Задания –
A: Выведите без изменений часть отрывка о путешествии Софьи от слов «Известно, что Софья» до слов «Аугсбургу или Мюнхену.» включительно.
B: Продолжите отрывок о путешествии Софьи, начав сразу после его последнего предложения.

Предоставленный отрывок –
________
Вот так в суматохе приемов и торжеств, припадая к святыням и скучая на нелепых представлениях, Софья оставила Италию — страну, давшую ей приют, но не принесшую ей большого счастья. Между тем до Москвы было еще далеко. Предстояло пересечь Альпы, а также проехать довольно большое расстояние по немецким землям.

Альпийские перевалы всегда были опасны, однако летом горы гостеприимнее, чем зимой. Это обстоятельство не могло не радовать всех сопровождавших принцессу. Да и горные красоты никого не оставляют равнодушным. Н. В. Гоголь писал об Альпах: «Дорога наша кружилась по горе, в виду целых цепей других гор. Стремнины страшные становились глубже и глубже… Все опустилось внизу. Те горы, на которые взглянуть было трудно, как говорится, не уронивши с головы шапки, казались теперь малютками. Скалы, утесы, водопады — всё было под нашими ногами…» Можно думать, и у самой Софьи, и у ее спутников тоже захватывало дух от невообразимых панорам…

Известно, что Софья и ее спутники прошли через перевал Пьяно делле Фугацце (на границе современных итальянских областей Венето и Трентино-Альто-Адидже), чтобы потом спуститься к городам Роверето и Тренто. Затем дорога шла через Больцано к Инсбруку и далее к Аугсбургу или Мюнхену.

Со времен П. Пирлинга в немецких архивах обнаружились новые находки, проливающие свет на путь Софьи по немецким землям.
________
Предоставленные записи –
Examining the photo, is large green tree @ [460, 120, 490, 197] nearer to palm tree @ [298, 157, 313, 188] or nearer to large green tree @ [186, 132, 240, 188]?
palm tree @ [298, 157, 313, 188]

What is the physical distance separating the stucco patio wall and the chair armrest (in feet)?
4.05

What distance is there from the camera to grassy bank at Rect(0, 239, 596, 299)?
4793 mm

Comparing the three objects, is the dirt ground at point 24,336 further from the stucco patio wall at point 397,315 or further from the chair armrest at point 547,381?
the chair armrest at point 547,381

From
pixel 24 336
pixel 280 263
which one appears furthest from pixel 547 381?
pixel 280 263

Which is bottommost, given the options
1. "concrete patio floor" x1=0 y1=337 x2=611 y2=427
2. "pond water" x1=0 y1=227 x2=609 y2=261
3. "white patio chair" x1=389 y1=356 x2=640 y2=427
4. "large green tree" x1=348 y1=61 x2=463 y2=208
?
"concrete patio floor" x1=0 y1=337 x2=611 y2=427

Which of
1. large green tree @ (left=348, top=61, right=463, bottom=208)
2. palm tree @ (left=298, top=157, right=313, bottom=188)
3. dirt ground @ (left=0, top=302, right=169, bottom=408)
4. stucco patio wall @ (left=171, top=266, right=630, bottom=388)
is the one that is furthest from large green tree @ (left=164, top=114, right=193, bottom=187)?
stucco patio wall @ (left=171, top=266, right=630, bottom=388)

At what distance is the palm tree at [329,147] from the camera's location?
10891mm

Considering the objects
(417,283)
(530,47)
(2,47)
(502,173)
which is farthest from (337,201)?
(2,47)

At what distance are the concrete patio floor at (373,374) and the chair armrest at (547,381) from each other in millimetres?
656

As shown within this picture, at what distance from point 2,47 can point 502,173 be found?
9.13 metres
________
Ответы –
A:
Известно, что Софья и ее спутники прошли через перевал Пьяно делле Фугацце (на границе современных итальянских областей Венето и Трентино-Альто-Адидже), чтобы потом спуститься к городам Роверето и Тренто. Затем дорога шла через Больцано к Инсбруку и далее к Аугсбургу или Мюнхену.

B:
10 августа 1472 года кортеж с «юной константинопольской императрицей» прибыл в Нюрнберг, где путники пробыли четыре дня. Знатные нюрнбержцы ждали приезда Софьи. О сановитой гостье им сообщили папская грамота, а также письмо кардинала Виссариона, которое тот отправил в Нюрнберг из Лиона. Виссарион, не имея возможности лично благословить Софью перед своим отъездом во Францию, стремился проявить максимальную заботу о ней на расстоянии. Это говорит о его искреннем неравнодушии к судьбе дочери Фомы Палеолога, воплощавшей и «византийскую идею», и надежды на унию Москвы и Рима. Кардинал подробно описал нюрнбержцам судьбу семьи Фомы, их скитания и основные этапы устройства брака Софьи с московским князем. Жениха своей воспитанницы кардинал назвал «благороднейшим государем Сарматии, или Великой Руси». Сами нюрнбержцы знали об Иване III не много. Он «слыл могущественным государем, „жившим за Новгородом“, а папский легат, писали их летописцы, отправляется в эти отдаленные страны, чтобы возложить на него королевскую корону и проповедовать христианскую веру». Эти «подробности» неудивительны, поскольку в отличие от Новгорода, с которым давно и активно торговали немецкие купцы, о Москве им было почти ничего не известно. Виссарион же просил нюрнбержцев «принять приходящих с теми почестями, с которыми они могут их принять, и проводить уходящих милостью как ввиду их душевного величия, так и ради почтения апостольского престола, воспитанницей которого является эта невеста…».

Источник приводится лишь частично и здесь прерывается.